As Skopje hosts a Ministerial Conference on demographic changes, CRPM contributes to the discussion with new evidence from the research paper “Historical and Prospective Dimensions of Aging in the Western Balkans.” The paper, prepared by CRPM researchers and published as an French Development Agency’s (AFD) Research Paper, examines demographic transition, ageing and socio-economic transformation in Albania, Bosnia and Herzegovina, and North Macedonia. It addresses a key policy gap in the region: the need to connect low fertility, out-migration and population ageing with fiscal sustainability, social protection, labour markets, care systems and development planning.
The message of the paper is clear: demographic change in the Western Balkans is not a distant future scenario. It is already reshaping societies, economies and public finances. The region is experiencing population decline driven by low fertility, ageing and emigration. Since 2021, the countries of the Western Balkans have recorded more deaths than births, while continued out-migration of young and working-age people further reduces the labour force and accelerates ageing.
For N. Macedonia and the wider region, this has direct implications for policy. A smaller working-age population affects productivity, economic growth and the financing of social systems. An ageing population increases pressure on health care, long-term care and pension systems. Rural and smaller municipalities are particularly exposed, as depopulation weakens local tax bases, reduces service provision and reinforces migration toward larger cities or abroad.

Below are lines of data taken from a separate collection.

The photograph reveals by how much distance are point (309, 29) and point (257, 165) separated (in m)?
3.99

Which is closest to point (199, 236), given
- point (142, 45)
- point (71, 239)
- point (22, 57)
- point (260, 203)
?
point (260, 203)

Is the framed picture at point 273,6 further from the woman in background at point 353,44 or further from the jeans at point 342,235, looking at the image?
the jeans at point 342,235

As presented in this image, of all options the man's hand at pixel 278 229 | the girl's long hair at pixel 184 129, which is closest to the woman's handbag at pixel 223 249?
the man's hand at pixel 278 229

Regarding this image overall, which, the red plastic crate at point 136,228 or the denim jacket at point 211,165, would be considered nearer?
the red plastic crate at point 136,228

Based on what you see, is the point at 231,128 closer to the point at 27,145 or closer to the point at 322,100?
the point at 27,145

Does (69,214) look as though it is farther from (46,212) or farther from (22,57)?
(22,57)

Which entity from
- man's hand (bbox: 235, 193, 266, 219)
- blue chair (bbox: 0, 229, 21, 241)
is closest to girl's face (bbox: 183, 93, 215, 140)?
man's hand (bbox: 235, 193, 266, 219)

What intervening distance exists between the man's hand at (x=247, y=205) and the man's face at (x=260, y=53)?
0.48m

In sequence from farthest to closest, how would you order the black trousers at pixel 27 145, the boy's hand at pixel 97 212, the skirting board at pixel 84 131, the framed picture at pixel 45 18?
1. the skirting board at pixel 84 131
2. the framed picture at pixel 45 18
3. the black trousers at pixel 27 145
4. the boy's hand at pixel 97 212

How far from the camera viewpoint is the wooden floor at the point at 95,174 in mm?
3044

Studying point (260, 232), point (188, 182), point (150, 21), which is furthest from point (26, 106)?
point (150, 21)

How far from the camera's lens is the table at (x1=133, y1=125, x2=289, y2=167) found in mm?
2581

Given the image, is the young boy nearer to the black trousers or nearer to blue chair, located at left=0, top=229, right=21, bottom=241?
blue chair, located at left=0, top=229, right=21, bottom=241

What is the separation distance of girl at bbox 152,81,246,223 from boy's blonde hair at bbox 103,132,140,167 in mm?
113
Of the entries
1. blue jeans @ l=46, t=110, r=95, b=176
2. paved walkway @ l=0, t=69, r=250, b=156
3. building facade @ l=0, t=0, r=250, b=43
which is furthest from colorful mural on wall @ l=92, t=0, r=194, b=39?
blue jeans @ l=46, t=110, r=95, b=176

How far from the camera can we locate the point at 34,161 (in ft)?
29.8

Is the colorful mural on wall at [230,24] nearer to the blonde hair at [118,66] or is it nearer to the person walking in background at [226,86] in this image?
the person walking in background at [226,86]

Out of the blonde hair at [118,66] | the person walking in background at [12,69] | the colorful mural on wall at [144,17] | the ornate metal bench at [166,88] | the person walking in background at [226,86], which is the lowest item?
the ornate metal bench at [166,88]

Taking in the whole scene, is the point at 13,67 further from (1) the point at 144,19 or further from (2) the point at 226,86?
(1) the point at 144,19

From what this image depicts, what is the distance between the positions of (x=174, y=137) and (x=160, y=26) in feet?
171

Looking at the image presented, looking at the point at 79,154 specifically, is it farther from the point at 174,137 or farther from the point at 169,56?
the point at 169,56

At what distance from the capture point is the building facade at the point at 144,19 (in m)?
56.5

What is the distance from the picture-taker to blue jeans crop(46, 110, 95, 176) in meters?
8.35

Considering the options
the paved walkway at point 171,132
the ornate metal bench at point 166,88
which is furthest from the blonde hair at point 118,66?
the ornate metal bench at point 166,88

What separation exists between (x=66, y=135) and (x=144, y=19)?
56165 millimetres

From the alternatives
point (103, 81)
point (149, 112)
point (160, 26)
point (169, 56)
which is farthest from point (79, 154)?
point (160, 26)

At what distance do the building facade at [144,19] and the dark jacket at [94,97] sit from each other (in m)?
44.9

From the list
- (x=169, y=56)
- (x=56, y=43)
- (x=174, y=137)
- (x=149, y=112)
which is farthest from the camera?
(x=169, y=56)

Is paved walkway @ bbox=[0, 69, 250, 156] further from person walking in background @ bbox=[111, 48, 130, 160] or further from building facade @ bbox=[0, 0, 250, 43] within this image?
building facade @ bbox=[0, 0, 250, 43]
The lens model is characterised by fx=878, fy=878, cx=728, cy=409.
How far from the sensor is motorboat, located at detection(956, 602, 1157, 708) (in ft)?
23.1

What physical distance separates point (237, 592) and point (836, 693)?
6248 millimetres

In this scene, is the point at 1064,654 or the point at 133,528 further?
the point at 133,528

The paper also underlines that demographic policy cannot be reduced to measures encouraging childbirth. Low fertility is linked to wider social and economic conditions: insecurity in the labour market, housing challenges, delayed family formation, migration opportunities, gender inequalities and insufficient support for care. Therefore, effective responses must be integrated across employment, education, housing, health, social protection, local development and gender equality policies.
A particularly important finding is the gender dimension of demographic resilience. The Western Balkans continue to have lower female labour market participation than the EU average, while women carry a disproportionate share of unpaid care and household work. This limits women’s economic independence and reduces the region’s available labour potential. Any serious demographic strategy must therefore invest in care services, active labour market policies, work-life balance measures and gender-responsive budgeting.

CRPM’s contribution to the Ministerial Conference is a call for evidence-based, forward-looking policy. Ageing should not be framed only as a burden. Longer life expectancy is also a social achievement. The real challenge is whether institutions can adapt quickly enough: by building sustainable pension systems, accessible long-term care, healthier ageing, more inclusive labour markets, and local development models that respond to demographic realities.
Demographic change is a governance issue. It requires better data, more accurate population projections, stronger coordination across ministries and municipalities, and fiscal planning that anticipates future needs. For countries on the path toward EU accession, demographic resilience must become part of the reform agenda: not only as a social policy concern, but as a foundation for economic convergence, social cohesion and sustainable development.
CRPM will continue to support public debate with research that connects demographic trends to policy choices. The future of the Western Balkans will depend not only on how many people live in the region, but on whether institutions can create conditions for people to live, work, care and age with dignity.